Yesterday, a number of our fellows convened to comment on and exchange insights and relevant facts on the de-globalization of the global economy, so inconsistent with the vision and optimism which were present at the 1986 foundation of the Caux Round Table.
After the discussion, I was reminded of two poems written in the 1920s, after World War I had disrupted the world order with a new one – dark and threatening – beginning to arise in its place.
The two poems are:
“The Hollow Men” by T.S. Eliot
We are the hollow men
We are the stuffed men
Leaning together
Headpiece filled with straw. Alas!
Our dried voices, when
We whisper together
Are quiet and meaningless
As wind in dry grass
Or rats’ feet over broken glass
In our dry cellar
Shape without form, shade without colour,
Paralysed force, gesture without motion …

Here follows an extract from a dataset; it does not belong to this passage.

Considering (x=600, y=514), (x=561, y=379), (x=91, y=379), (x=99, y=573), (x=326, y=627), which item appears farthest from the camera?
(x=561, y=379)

In this valley of dying stars
In this hollow valley
This broken jaw of our lost kingdoms
In this last of meeting places
We grope together
And avoid speech …
Between the idea
And the reality
Between the motion
And the act
Falls the Shadow
Between the conception
And the creation
Between the emotion
And the response
Falls the Shadow …
This is the way the world ends
Not with a bang but a whimper.
“Once By The Pacific” by Robert Frost
The shattered water made a misty din.
Great waves looked over others coming in,
And thought of doing something to the shore
That water never did to land before.
The clouds were low and hairy in the skies,
Like locks blown forward in the gleam of eyes.
You could not tell, and yet it looked as if
The shore was lucky in being backed by cliff,
The cliff in being backed by continent;
It looked as if a night of dark intent
Was coming, and not only a night, an age.
Someone had better be prepared for rage.
There would be more than ocean-water broken
Before God’s last Put out the light was spoken.